● **What is required**
Look through the entries for the string "analysis", and copy each line that holds it.

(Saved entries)
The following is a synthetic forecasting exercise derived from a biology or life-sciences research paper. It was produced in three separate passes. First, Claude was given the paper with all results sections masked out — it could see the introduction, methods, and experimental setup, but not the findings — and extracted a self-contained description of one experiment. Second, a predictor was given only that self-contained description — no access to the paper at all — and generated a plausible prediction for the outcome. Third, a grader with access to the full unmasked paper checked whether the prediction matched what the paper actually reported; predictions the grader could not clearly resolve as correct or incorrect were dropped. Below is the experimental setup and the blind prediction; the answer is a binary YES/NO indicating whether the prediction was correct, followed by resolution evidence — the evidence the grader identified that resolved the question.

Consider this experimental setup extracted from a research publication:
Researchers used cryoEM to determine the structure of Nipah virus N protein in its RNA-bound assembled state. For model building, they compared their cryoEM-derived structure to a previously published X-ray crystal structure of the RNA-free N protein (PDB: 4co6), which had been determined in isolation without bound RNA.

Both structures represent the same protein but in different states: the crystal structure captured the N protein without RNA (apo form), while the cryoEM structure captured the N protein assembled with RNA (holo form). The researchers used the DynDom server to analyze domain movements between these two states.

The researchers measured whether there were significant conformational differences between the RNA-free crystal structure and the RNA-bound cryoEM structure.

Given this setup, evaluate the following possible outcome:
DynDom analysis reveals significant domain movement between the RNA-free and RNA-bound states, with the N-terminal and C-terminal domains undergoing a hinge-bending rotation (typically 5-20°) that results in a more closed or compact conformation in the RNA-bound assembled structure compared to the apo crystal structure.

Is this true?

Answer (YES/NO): NO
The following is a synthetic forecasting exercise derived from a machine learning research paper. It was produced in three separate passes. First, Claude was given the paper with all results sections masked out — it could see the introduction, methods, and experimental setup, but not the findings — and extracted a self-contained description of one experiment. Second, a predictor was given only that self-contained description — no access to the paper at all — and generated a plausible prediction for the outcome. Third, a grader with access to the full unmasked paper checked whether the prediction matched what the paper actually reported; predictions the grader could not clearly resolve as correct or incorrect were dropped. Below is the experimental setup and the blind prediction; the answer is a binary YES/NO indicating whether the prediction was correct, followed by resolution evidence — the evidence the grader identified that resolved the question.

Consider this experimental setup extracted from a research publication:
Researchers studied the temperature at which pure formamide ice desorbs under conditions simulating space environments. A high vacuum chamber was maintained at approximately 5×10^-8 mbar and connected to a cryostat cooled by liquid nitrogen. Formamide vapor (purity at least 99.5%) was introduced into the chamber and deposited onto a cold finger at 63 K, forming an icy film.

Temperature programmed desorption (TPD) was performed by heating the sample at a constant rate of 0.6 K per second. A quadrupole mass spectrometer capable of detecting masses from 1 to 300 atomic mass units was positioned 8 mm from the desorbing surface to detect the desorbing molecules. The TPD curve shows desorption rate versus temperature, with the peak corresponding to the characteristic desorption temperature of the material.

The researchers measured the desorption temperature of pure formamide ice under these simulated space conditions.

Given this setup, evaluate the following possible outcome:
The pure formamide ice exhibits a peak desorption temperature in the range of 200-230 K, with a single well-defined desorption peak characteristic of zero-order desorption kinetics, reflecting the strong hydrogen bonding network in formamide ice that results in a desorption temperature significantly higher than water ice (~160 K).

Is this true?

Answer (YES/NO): NO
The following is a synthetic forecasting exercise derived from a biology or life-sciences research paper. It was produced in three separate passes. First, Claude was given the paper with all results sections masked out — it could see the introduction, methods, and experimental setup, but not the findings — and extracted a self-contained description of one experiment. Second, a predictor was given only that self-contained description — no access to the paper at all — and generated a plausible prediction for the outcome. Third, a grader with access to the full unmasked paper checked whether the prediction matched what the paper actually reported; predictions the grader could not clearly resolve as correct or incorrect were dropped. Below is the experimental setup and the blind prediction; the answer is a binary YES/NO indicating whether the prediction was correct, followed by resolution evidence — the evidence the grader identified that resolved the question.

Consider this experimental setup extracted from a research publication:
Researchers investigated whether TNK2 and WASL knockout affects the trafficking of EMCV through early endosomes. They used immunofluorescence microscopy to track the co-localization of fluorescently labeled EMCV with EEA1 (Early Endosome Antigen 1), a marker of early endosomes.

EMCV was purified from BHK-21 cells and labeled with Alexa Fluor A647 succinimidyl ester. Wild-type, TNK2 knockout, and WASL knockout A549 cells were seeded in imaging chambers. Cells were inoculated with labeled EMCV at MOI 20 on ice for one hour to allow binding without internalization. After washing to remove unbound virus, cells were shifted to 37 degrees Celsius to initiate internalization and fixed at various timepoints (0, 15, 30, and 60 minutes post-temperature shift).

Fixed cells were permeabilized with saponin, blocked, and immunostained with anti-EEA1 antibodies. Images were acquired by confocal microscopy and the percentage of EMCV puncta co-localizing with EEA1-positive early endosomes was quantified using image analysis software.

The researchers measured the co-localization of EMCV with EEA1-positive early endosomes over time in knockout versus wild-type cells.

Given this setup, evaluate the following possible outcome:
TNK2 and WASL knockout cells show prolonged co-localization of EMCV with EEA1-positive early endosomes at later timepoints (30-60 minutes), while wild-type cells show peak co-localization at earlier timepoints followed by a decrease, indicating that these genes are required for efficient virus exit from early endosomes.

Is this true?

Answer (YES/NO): YES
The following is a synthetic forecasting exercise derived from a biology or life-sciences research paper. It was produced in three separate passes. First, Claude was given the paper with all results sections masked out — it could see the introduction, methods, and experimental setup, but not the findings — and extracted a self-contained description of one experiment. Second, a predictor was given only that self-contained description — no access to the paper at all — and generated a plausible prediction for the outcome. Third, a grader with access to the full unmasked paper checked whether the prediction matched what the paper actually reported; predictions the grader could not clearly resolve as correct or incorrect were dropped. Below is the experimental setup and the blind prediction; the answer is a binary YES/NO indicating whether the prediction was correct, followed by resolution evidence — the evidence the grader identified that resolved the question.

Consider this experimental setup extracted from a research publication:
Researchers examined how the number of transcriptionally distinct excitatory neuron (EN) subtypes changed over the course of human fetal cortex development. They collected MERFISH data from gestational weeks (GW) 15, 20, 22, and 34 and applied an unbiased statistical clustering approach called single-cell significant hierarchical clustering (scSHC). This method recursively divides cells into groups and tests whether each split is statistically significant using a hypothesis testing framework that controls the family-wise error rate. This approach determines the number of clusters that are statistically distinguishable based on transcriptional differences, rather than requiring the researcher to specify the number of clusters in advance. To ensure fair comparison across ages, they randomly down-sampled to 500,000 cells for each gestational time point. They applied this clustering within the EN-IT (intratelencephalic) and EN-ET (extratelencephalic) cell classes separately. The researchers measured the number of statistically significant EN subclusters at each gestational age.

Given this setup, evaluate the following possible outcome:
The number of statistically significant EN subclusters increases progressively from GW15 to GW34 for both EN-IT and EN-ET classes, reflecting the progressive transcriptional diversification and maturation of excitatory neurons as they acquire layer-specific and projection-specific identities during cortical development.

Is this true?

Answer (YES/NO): YES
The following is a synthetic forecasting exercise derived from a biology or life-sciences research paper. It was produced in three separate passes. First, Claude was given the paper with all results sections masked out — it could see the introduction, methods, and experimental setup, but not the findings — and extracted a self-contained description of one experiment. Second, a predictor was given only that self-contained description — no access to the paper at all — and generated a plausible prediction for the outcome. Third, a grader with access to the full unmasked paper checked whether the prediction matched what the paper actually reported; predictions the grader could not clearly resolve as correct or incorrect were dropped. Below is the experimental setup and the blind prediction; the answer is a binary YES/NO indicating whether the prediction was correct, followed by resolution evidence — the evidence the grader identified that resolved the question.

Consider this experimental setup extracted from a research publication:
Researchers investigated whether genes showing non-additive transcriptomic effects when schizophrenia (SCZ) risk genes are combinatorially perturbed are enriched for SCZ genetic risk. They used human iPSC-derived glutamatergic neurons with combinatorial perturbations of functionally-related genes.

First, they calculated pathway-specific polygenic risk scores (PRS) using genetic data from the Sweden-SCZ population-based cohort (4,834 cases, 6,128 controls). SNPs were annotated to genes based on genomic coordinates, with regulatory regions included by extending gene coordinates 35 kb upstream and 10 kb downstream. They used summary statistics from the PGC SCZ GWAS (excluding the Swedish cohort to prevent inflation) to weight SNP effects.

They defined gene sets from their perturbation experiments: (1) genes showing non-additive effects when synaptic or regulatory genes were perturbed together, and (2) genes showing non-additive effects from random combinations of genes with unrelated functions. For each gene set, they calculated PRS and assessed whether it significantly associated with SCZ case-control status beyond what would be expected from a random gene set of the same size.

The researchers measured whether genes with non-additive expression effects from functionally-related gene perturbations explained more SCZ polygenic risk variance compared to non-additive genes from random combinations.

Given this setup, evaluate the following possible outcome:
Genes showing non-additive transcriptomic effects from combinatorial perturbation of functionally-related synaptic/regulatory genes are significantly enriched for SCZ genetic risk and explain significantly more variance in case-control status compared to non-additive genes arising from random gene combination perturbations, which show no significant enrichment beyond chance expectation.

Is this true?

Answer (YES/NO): NO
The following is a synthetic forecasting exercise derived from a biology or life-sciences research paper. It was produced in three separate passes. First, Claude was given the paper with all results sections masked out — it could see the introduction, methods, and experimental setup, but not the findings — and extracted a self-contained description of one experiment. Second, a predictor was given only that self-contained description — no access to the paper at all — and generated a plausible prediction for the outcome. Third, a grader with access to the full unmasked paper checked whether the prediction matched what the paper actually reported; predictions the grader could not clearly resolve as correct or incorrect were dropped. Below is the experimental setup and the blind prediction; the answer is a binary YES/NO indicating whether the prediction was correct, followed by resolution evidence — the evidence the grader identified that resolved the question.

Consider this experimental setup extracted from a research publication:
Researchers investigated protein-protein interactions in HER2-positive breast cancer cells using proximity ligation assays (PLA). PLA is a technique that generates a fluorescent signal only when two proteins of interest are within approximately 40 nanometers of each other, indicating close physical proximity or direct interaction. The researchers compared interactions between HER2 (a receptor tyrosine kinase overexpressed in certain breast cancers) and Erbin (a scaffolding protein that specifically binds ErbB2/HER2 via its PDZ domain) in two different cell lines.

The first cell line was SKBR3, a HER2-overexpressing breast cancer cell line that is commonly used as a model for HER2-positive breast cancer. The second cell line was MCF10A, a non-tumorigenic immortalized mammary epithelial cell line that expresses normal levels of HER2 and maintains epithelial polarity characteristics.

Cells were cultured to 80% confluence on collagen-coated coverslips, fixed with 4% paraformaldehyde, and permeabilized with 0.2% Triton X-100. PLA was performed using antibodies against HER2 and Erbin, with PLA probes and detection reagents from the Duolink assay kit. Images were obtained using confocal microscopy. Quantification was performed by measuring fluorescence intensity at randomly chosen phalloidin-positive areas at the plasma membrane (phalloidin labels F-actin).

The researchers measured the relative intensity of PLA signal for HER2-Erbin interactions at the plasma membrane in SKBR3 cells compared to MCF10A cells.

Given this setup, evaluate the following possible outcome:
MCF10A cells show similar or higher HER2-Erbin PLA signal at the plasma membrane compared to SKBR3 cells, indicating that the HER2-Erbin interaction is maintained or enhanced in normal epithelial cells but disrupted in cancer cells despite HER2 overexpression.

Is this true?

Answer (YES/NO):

● **Result for this exercise**
DynDom analysis reveals significant domain movement between the RNA-free and RNA-bound states, with the N-terminal and C-terminal domains undergoing a hinge-bending rotation (typically 5-20°) that results in a more closed or compact conformation in the RNA-bound assembled structure compared to the apo crystal structure.
Fixed cells were permeabilized with saponin, blocked, and immunostained with anti-EEA1 antibodies. Images were acquired by confocal microscopy and the percentage of EMCV puncta co-localizing with EEA1-positive early endosomes was quantified using image analysis software.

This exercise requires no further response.